= Task to complete =
Set out every line of the data below as a JSON list of strings, one string per line, skipping blank lines and leaving out the pictures.

= Supplied material =
___

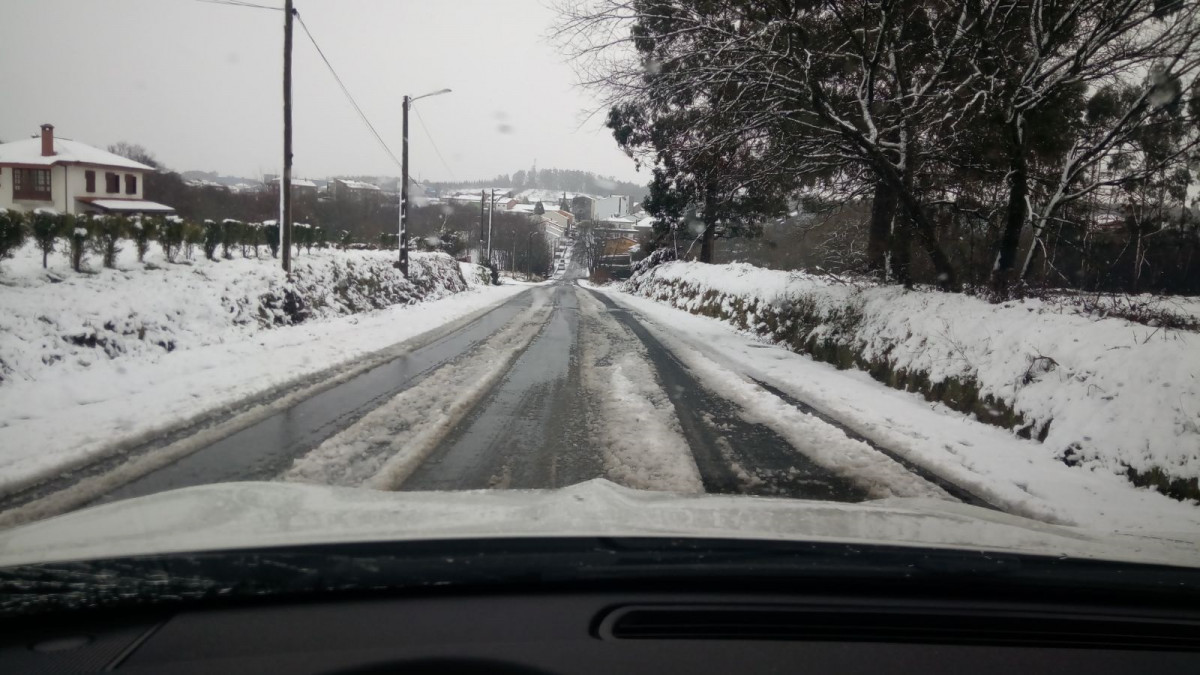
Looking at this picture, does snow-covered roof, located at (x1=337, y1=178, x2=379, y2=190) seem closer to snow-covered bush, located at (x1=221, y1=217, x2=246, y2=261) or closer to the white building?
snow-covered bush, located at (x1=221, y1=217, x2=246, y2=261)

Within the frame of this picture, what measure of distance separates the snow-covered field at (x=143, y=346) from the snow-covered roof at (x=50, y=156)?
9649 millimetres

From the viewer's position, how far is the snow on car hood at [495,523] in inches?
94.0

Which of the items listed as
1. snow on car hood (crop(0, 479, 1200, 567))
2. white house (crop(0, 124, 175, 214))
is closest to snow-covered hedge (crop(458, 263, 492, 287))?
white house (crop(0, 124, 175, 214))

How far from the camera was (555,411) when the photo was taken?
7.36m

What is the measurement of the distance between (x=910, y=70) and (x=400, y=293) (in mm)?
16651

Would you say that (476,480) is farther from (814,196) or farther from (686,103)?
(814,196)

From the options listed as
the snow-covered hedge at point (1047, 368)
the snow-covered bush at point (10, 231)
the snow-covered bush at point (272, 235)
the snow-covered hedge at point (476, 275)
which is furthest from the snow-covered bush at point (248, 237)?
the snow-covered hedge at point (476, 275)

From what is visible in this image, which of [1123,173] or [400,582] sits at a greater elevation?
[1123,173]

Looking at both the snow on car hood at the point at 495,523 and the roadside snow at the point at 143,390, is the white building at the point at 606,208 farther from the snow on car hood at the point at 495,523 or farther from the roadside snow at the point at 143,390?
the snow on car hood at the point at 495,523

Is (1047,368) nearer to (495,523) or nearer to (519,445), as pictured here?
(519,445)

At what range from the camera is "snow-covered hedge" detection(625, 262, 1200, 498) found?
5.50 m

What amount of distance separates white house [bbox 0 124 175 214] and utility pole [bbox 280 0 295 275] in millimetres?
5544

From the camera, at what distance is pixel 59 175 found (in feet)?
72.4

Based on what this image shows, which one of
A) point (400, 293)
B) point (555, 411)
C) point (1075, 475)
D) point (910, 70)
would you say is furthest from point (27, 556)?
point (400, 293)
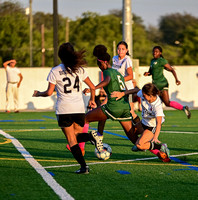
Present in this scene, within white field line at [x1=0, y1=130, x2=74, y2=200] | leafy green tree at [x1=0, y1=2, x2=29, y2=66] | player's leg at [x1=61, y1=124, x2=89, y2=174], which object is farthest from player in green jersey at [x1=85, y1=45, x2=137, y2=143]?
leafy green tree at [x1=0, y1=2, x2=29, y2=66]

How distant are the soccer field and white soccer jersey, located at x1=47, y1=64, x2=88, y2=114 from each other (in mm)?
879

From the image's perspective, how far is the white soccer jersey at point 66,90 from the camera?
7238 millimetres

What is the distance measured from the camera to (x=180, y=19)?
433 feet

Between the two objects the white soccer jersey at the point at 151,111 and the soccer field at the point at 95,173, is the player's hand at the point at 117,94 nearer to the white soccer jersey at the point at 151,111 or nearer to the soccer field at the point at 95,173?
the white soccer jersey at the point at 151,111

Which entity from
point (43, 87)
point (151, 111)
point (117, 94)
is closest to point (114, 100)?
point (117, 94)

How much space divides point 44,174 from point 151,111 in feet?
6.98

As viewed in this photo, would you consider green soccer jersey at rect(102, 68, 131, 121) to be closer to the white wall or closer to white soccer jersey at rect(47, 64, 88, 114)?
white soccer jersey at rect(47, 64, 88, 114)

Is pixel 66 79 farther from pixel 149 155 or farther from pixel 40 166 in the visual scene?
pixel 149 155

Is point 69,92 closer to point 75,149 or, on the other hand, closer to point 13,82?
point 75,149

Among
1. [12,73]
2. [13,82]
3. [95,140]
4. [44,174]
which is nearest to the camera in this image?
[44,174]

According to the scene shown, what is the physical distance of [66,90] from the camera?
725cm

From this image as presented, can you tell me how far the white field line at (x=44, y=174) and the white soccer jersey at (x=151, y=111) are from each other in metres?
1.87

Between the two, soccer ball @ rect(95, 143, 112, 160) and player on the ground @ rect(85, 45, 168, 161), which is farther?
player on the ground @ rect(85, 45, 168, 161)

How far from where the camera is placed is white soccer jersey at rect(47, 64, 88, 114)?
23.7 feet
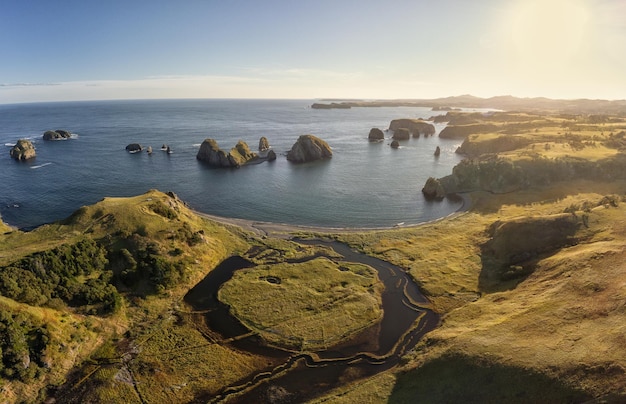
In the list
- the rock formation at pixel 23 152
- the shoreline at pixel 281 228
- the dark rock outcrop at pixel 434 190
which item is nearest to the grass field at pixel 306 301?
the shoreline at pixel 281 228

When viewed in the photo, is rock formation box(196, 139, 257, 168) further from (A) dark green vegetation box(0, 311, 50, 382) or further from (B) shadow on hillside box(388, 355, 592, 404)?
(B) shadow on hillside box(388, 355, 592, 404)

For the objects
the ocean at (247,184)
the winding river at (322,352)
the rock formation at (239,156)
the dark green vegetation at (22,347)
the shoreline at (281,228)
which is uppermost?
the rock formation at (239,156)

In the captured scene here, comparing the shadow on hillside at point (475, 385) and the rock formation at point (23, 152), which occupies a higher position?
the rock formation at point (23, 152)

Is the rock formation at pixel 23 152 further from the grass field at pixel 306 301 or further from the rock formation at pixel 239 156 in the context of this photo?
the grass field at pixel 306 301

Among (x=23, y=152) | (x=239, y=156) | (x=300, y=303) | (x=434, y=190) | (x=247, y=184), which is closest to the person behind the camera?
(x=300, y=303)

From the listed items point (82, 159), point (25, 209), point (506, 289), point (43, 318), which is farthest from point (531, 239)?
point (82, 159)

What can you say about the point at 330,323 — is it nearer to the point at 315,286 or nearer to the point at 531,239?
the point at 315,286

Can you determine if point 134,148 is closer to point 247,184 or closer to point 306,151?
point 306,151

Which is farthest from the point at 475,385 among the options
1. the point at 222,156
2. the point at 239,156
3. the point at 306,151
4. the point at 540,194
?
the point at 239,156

___

= The reply =
[
  "Looking at this picture, does snow-covered roof, located at (x1=337, y1=178, x2=379, y2=190) seem closer to snow-covered bush, located at (x1=221, y1=217, x2=246, y2=261) or closer to the white building?",
  "snow-covered bush, located at (x1=221, y1=217, x2=246, y2=261)",
  "Within the frame of this picture, what measure of distance separates the snow-covered field at (x=143, y=346) from the snow-covered roof at (x=50, y=156)?",
  "9649 millimetres",
  "From the viewer's position, how far is the snow on car hood at [495,523] in inches?",
  "94.0",
  "Which of the items listed as",
  "1. snow on car hood (crop(0, 479, 1200, 567))",
  "2. white house (crop(0, 124, 175, 214))",
  "is closest to snow-covered hedge (crop(458, 263, 492, 287))?",
  "white house (crop(0, 124, 175, 214))",
  "How far from the camera was (555,411) when the photo was taken?",
  "7.36m",
  "What is the measurement of the distance between (x=910, y=70) and (x=400, y=293) (in mm)?",
  "16651",
  "Would you say that (476,480) is farther from (814,196) or farther from (686,103)?",
  "(814,196)",
  "From the options listed as",
  "the snow-covered hedge at point (1047, 368)",
  "the snow-covered bush at point (10, 231)",
  "the snow-covered bush at point (272, 235)",
  "the snow-covered hedge at point (476, 275)",
  "which is furthest from the snow-covered bush at point (248, 237)?",
  "the snow-covered hedge at point (476, 275)",
  "From what is visible in this image, which of [1123,173] or [400,582] sits at a greater elevation?",
  "[1123,173]",
  "Looking at both the snow on car hood at the point at 495,523 and the roadside snow at the point at 143,390, is the white building at the point at 606,208 farther from the snow on car hood at the point at 495,523 or farther from the roadside snow at the point at 143,390?",
  "the snow on car hood at the point at 495,523",
  "Is (1047,368) nearer to (495,523) or nearer to (519,445), as pictured here?",
  "(519,445)",
  "At what range from the camera is \"snow-covered hedge\" detection(625, 262, 1200, 498) found?",
  "5.50 m",
  "What amount of distance separates white house [bbox 0 124 175 214] and utility pole [bbox 280 0 295 275] in millimetres?",
  "5544",
  "From the camera, at what distance is pixel 59 175 found (in feet)?",
  "72.4",
  "Based on what this image shows, which one of",
  "A) point (400, 293)",
  "B) point (555, 411)",
  "C) point (1075, 475)",
  "D) point (910, 70)",
  "would you say is furthest from point (27, 556)?",
  "point (400, 293)",
  "Present in this scene, within white field line at [x1=0, y1=130, x2=74, y2=200] | leafy green tree at [x1=0, y1=2, x2=29, y2=66] | player's leg at [x1=61, y1=124, x2=89, y2=174], which object is farthest from player in green jersey at [x1=85, y1=45, x2=137, y2=143]?",
  "leafy green tree at [x1=0, y1=2, x2=29, y2=66]",
  "How distant are the soccer field and white soccer jersey, located at x1=47, y1=64, x2=88, y2=114 from each other (in mm)?",
  "879",
  "From the image's perspective, how far is the white soccer jersey at point 66,90 from the camera?",
  "7238 millimetres",
  "What is the distance measured from the camera to (x=180, y=19)?",
  "433 feet",
  "Between the two objects the white soccer jersey at the point at 151,111 and the soccer field at the point at 95,173, is the player's hand at the point at 117,94 nearer to the white soccer jersey at the point at 151,111 or nearer to the soccer field at the point at 95,173?",
  "the white soccer jersey at the point at 151,111",
  "Which entity from",
  "point (43, 87)",
  "point (151, 111)",
  "point (117, 94)",
  "is closest to point (114, 100)?",
  "point (117, 94)",
  "How much space divides point 44,174 from point 151,111 in feet?",
  "6.98",
  "As viewed in this photo, would you consider green soccer jersey at rect(102, 68, 131, 121) to be closer to the white wall or closer to white soccer jersey at rect(47, 64, 88, 114)?",
  "white soccer jersey at rect(47, 64, 88, 114)",
  "Is pixel 66 79 farther from pixel 149 155 or farther from pixel 40 166 in the visual scene?",
  "pixel 149 155",
  "Is point 69,92 closer to point 75,149 or, on the other hand, closer to point 13,82?",
  "point 75,149",
  "Among",
  "1. [12,73]",
  "2. [13,82]",
  "3. [95,140]",
  "4. [44,174]",
  "which is nearest to the camera in this image?",
  "[44,174]",
  "According to the scene shown, what is the physical distance of [66,90] from the camera?",
  "725cm",
  "From this image as presented, can you tell me how far the white field line at (x=44, y=174) and the white soccer jersey at (x=151, y=111) are from each other in metres?",
  "1.87",
  "Between the two, soccer ball @ rect(95, 143, 112, 160) and player on the ground @ rect(85, 45, 168, 161), which is farther?",
  "player on the ground @ rect(85, 45, 168, 161)",
  "How far from where the camera is placed is white soccer jersey at rect(47, 64, 88, 114)?",
  "23.7 feet",
  "In the list",
  "- the rock formation at pixel 23 152",
  "- the shoreline at pixel 281 228",
  "- the dark rock outcrop at pixel 434 190",
  "which item is nearest to the grass field at pixel 306 301?",
  "the shoreline at pixel 281 228",
  "When viewed in the photo, is rock formation box(196, 139, 257, 168) further from (A) dark green vegetation box(0, 311, 50, 382) or further from (B) shadow on hillside box(388, 355, 592, 404)?",
  "(B) shadow on hillside box(388, 355, 592, 404)",
  "For the objects",
  "the ocean at (247,184)",
  "the winding river at (322,352)",
  "the rock formation at (239,156)",
  "the dark green vegetation at (22,347)",
  "the shoreline at (281,228)",
  "which is uppermost?",
  "the rock formation at (239,156)",
  "In the captured scene here, comparing the shadow on hillside at point (475, 385) and the rock formation at point (23, 152), which occupies a higher position?",
  "the rock formation at point (23, 152)",
  "Is the rock formation at pixel 23 152 further from the grass field at pixel 306 301 or further from the rock formation at pixel 239 156 in the context of this photo?",
  "the grass field at pixel 306 301",
  "Among (x=23, y=152) | (x=239, y=156) | (x=300, y=303) | (x=434, y=190) | (x=247, y=184), which is closest to the person behind the camera?",
  "(x=300, y=303)",
  "From the listed items point (82, 159), point (25, 209), point (506, 289), point (43, 318), which is farthest from point (531, 239)?",
  "point (82, 159)",
  "What can you say about the point at 330,323 — is it nearer to the point at 315,286 or nearer to the point at 531,239?",
  "the point at 315,286",
  "Can you determine if point 134,148 is closer to point 247,184 or closer to point 306,151?",
  "point 306,151",
  "Which is farthest from the point at 475,385 among the options",
  "1. the point at 222,156",
  "2. the point at 239,156",
  "3. the point at 306,151",
  "4. the point at 540,194",
  "?",
  "the point at 239,156"
]